■ Set tasks:
1. Translate into Spanish this sentence from the passage on drought in Texas below: "So, the fact that the long range forecast doesn’t look all that promising should come as no surprise."
2. State whether each statement agrees with the passage on drought in Texas below, answering yes or no and quoting the deciding words: (a) The Brazos Valley ended 2010 roughly 10 inches below its normal annual rainfall. (b) Dry soils cool the lower atmosphere through evaporation. (c) The exposed dry soils of the Brazos Valley are sandy soils.

■ Source excerpt:
--- begin ---

Texas has four seasons: Drought, Flood, Blizzard and Twister.
Unfortunately, we’ve been stuck in “Drought” for longer now than we remember having done in quite some time. In the Brazos Valley, we ended 2010 down roughly 10 inches from our normal annual rainfall totals which, though the locals don’t want to hear it, is precisely the level at which climatologists predict we will be on a regular basis beginning as soon as within the next decade.
So, the fact that the long range forecast doesn’t look all that promising should come as no surprise.
La Niña is set to break up right on schedule next month, which will provide some measure of satisfaction, even if it doesn’t bring relief, because it will be nice to know that at least, if we are dry, we are not artificially dry.
However, there’s something to the notion that climate systems feed on themselves – had we been experiencing the wet weather our neighbors to the north have been enduring, there would be lots of moisture in the ground this summer, which would tend to cool off the air in the lower atmosphere via evaporation (kind of like “Gaia sweat”), and would tend to make afternoon thunderstorms more likely, since all that evaporated moisture might oversaturate the air on a local basis.
The opposite holds true, too, of course. Dry soils do not sweat; no evaporation means that all those exposed dry soils – and in the case of the Brazos Valley, those are exposed dry clay soils – do nothing but bake, and absorb more heat, and leave us hotter and drier.
So.
We at Myrtle’s place are hunkering down for what looks like a somewhat uncomfortable four or five months to come.

--- end ---

■ Stored data:
--- begin ---

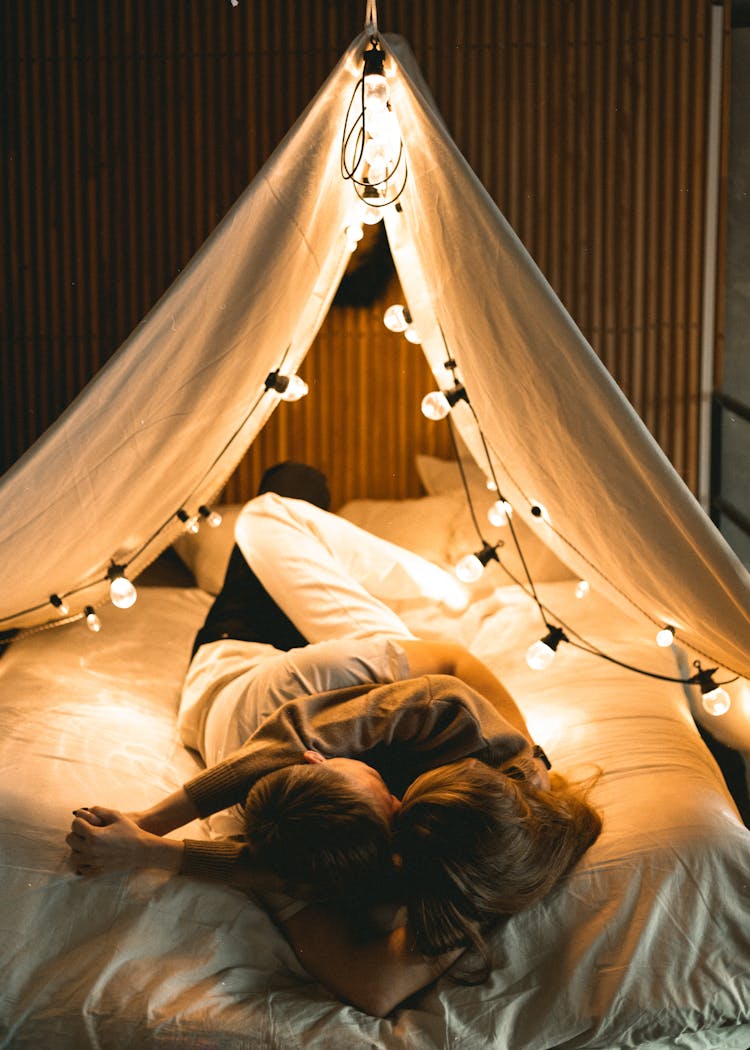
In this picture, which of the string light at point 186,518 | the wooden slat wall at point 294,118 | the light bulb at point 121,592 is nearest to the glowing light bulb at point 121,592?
the light bulb at point 121,592

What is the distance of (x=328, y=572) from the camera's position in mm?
2162

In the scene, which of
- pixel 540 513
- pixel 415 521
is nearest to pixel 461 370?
pixel 540 513

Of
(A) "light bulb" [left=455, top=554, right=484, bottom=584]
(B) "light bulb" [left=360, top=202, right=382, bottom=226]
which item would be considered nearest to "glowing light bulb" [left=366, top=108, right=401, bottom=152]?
(B) "light bulb" [left=360, top=202, right=382, bottom=226]

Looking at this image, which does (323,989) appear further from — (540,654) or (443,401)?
(443,401)

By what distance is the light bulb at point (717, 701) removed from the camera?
1.67 m

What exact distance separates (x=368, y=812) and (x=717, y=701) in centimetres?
61

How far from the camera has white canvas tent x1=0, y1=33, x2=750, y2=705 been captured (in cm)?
158

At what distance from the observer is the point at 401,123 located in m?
1.70

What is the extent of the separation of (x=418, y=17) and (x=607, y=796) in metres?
2.18

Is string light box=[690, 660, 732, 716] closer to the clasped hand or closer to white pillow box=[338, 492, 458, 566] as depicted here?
the clasped hand

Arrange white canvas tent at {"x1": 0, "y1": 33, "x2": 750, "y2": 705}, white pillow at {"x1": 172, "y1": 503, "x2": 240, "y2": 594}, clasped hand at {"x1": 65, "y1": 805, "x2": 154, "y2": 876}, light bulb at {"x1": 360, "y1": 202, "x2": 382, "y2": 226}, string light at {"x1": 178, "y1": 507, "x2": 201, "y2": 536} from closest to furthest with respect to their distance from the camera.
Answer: clasped hand at {"x1": 65, "y1": 805, "x2": 154, "y2": 876} → white canvas tent at {"x1": 0, "y1": 33, "x2": 750, "y2": 705} → light bulb at {"x1": 360, "y1": 202, "x2": 382, "y2": 226} → string light at {"x1": 178, "y1": 507, "x2": 201, "y2": 536} → white pillow at {"x1": 172, "y1": 503, "x2": 240, "y2": 594}

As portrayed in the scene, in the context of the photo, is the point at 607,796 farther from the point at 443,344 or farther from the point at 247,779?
the point at 443,344

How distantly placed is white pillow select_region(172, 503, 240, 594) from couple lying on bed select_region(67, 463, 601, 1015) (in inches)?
30.6

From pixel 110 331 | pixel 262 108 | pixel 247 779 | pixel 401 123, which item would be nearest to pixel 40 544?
pixel 247 779
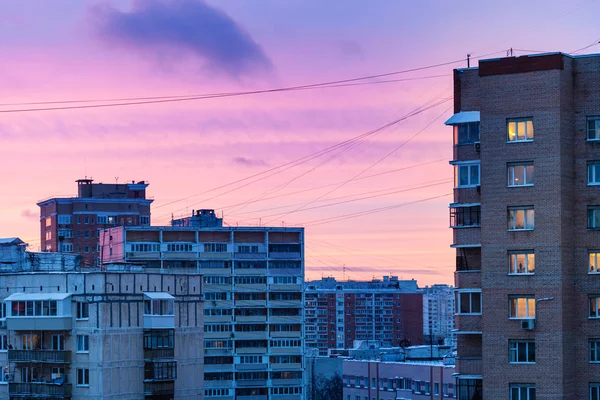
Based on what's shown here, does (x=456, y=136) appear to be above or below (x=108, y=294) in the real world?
above

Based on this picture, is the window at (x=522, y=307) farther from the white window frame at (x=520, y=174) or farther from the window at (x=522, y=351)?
the white window frame at (x=520, y=174)

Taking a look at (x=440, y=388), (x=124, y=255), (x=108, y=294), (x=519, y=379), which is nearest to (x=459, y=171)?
(x=519, y=379)

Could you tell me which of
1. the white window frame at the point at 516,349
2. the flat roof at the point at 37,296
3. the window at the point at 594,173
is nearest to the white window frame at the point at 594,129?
the window at the point at 594,173

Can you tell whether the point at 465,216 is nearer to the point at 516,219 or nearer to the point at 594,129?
the point at 516,219

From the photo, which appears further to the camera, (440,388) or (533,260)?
(440,388)

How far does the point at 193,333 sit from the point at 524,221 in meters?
40.0

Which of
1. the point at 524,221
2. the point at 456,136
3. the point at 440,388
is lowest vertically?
the point at 440,388

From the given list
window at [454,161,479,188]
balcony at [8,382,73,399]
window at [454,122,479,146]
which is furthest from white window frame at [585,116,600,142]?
balcony at [8,382,73,399]

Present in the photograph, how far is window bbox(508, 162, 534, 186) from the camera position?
6762 cm

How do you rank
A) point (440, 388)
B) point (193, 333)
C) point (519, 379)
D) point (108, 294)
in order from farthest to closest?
point (440, 388)
point (193, 333)
point (108, 294)
point (519, 379)

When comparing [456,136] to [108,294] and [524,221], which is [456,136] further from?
[108,294]

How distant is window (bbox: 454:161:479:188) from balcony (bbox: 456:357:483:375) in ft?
30.9

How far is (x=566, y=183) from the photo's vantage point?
67438 mm

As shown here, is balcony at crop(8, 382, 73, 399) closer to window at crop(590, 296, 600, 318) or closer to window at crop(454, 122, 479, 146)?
window at crop(454, 122, 479, 146)
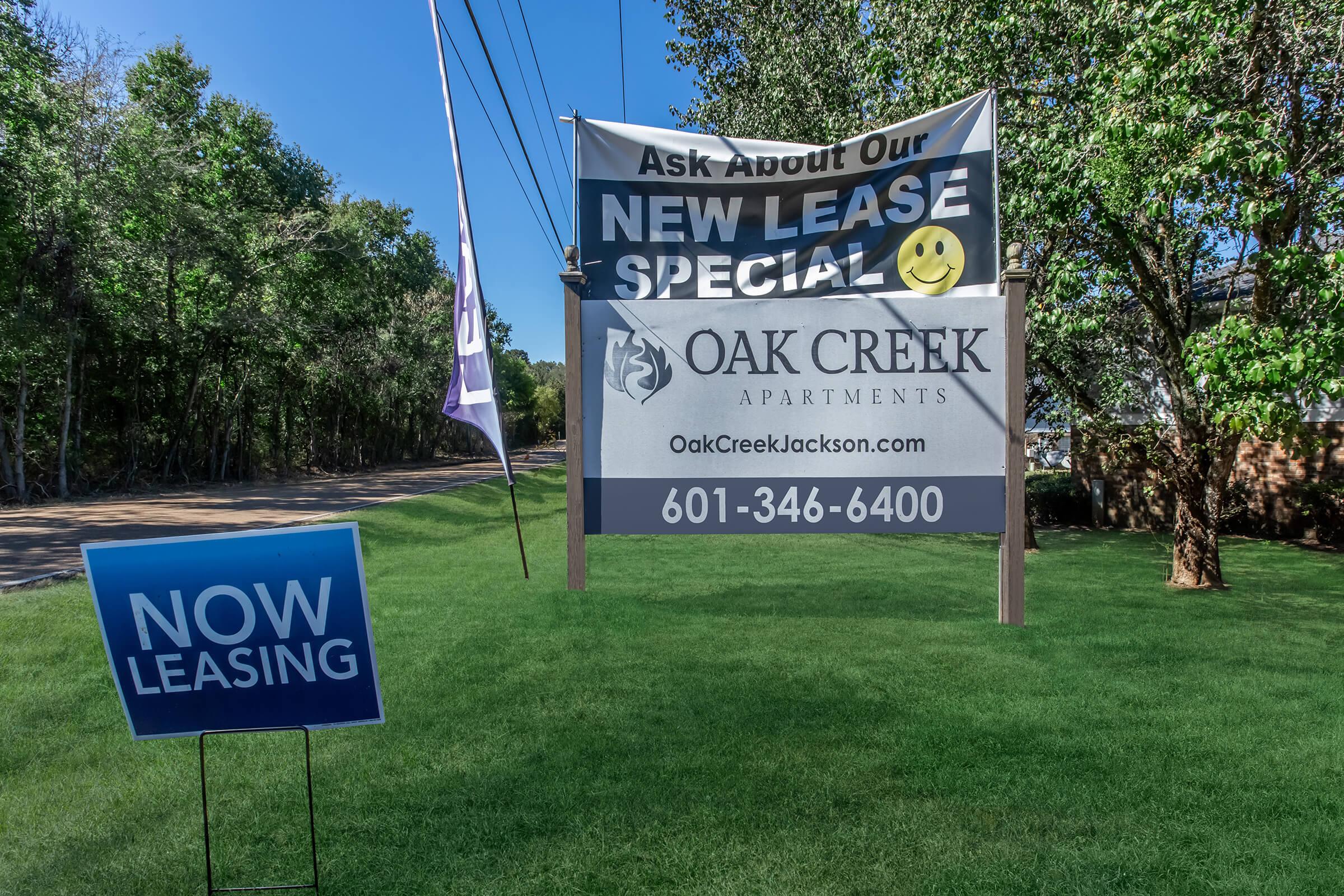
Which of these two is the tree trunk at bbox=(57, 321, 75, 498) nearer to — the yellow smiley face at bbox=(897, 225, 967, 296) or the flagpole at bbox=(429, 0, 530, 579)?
the flagpole at bbox=(429, 0, 530, 579)

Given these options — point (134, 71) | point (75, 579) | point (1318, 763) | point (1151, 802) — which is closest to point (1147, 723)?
point (1318, 763)

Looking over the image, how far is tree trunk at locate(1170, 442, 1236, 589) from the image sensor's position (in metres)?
9.11

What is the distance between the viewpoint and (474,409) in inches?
182

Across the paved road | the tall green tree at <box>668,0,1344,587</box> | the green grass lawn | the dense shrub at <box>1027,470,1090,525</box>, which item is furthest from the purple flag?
the dense shrub at <box>1027,470,1090,525</box>

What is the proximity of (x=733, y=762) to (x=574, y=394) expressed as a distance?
2.00 m

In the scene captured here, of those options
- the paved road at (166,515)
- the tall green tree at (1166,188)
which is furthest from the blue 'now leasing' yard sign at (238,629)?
the tall green tree at (1166,188)

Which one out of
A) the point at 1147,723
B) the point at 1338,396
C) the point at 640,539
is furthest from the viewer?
the point at 640,539

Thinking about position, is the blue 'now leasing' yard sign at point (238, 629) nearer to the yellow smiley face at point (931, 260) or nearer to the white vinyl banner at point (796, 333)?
the white vinyl banner at point (796, 333)

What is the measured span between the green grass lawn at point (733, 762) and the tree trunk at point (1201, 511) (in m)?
1.98

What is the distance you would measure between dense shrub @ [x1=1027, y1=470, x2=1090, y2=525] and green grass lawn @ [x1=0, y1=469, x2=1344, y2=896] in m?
11.3

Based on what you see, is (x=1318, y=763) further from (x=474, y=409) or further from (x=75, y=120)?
(x=75, y=120)

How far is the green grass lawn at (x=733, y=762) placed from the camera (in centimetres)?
298

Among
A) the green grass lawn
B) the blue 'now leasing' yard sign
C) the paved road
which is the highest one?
the blue 'now leasing' yard sign

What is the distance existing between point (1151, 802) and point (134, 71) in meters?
33.3
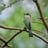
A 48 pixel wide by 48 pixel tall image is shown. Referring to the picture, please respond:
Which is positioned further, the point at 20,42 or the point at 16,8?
the point at 16,8

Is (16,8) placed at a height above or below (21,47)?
above

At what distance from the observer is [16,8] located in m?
3.90

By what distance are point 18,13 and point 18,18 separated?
6.3 inches

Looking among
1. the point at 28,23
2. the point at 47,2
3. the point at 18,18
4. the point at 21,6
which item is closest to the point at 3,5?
the point at 28,23

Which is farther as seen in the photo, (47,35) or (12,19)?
(12,19)

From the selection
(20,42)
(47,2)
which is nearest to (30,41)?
(20,42)

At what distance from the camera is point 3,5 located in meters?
1.77

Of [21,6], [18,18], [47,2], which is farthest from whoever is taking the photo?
[21,6]

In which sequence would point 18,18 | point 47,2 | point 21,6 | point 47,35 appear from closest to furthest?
point 47,35
point 47,2
point 18,18
point 21,6

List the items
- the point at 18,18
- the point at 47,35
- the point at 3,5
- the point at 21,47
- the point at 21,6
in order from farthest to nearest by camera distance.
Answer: the point at 21,6 < the point at 18,18 < the point at 21,47 < the point at 3,5 < the point at 47,35

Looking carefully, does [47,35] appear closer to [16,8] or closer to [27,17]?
[27,17]

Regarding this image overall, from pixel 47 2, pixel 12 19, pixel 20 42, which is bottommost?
pixel 20 42

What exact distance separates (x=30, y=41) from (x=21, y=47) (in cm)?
51

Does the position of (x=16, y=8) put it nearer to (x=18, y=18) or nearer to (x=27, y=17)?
(x=18, y=18)
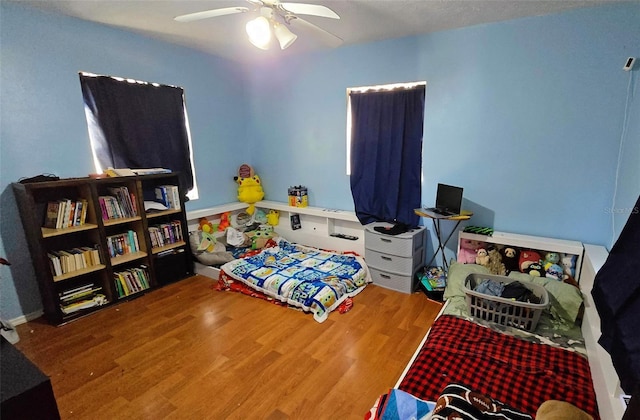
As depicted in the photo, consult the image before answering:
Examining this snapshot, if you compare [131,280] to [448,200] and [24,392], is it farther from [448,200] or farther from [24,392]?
[448,200]

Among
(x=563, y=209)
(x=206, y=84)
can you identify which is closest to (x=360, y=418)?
(x=563, y=209)

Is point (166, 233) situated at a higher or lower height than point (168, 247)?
higher

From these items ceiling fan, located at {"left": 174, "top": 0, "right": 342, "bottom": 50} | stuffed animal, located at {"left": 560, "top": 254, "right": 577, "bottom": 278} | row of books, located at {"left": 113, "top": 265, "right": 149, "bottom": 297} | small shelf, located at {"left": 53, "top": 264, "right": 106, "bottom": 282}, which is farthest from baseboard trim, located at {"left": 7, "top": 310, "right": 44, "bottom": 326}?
stuffed animal, located at {"left": 560, "top": 254, "right": 577, "bottom": 278}

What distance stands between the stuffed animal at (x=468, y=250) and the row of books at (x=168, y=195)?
2.95 meters

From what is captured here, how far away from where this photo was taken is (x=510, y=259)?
8.55ft

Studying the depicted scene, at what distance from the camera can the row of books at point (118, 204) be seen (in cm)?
275

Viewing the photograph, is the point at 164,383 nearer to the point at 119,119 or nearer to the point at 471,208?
the point at 119,119

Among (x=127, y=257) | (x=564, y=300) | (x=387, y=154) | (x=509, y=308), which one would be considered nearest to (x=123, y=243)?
(x=127, y=257)

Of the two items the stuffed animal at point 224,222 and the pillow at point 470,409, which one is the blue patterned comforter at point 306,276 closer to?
the stuffed animal at point 224,222

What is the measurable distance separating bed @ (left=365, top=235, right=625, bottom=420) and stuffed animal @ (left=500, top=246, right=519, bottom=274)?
29 centimetres

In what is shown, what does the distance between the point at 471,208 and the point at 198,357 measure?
8.79 ft

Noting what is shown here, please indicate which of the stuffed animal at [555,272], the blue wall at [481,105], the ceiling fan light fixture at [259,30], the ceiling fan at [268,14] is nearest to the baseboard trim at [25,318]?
the blue wall at [481,105]

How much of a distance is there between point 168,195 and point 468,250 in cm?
310

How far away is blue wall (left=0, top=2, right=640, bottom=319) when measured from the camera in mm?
2260
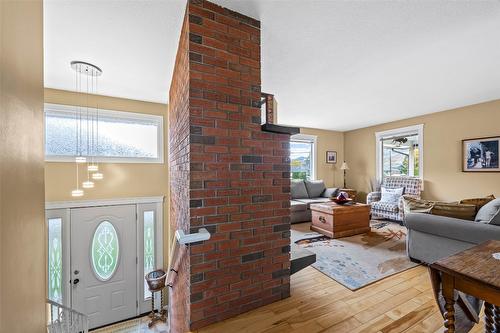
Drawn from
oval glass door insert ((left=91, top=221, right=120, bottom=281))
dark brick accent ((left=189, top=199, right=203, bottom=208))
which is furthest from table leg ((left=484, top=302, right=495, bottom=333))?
oval glass door insert ((left=91, top=221, right=120, bottom=281))

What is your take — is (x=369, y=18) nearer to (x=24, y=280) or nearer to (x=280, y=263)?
(x=280, y=263)

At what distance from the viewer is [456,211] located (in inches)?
87.3

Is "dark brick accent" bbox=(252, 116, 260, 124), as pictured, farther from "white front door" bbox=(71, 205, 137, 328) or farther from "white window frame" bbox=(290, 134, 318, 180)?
"white window frame" bbox=(290, 134, 318, 180)

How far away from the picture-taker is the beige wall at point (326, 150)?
6.18 meters

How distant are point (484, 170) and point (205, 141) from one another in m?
5.13

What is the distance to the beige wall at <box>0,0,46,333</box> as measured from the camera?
20.7 inches

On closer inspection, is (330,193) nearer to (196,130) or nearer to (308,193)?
(308,193)

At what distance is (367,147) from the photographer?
580 cm

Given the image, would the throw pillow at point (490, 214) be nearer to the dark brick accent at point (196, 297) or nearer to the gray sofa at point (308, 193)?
the dark brick accent at point (196, 297)

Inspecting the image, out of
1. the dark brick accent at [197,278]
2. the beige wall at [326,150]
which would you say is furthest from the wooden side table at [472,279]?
the beige wall at [326,150]

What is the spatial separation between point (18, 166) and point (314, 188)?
218 inches

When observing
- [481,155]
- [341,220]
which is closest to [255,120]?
[341,220]

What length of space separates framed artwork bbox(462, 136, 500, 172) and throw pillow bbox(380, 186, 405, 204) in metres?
1.13

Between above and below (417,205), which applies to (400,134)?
above
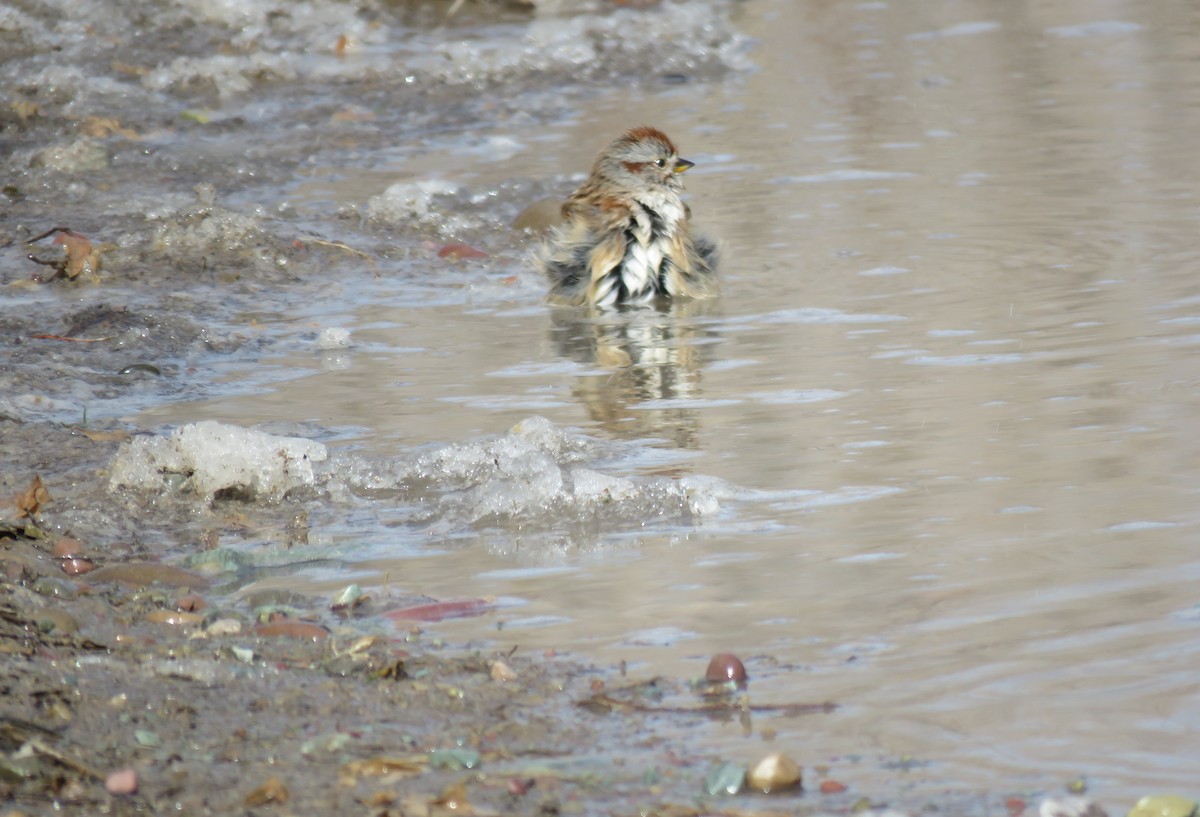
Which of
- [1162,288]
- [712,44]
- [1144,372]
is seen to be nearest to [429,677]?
[1144,372]

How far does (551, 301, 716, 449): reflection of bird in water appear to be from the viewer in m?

--- end ---

■ List of solutions:
1. Así pues, el hecho de que el pronóstico a largo plazo no parezca muy prometedor no debería sorprender a nadie.

2.
(a) Yes: "we ended 2010 down roughly 10 inches from our normal annual rainfall totals"
(b) No: "Dry soils do not sweat; no evaporation means that all those exposed dry soils"
(c) No: "those are exposed dry clay soils"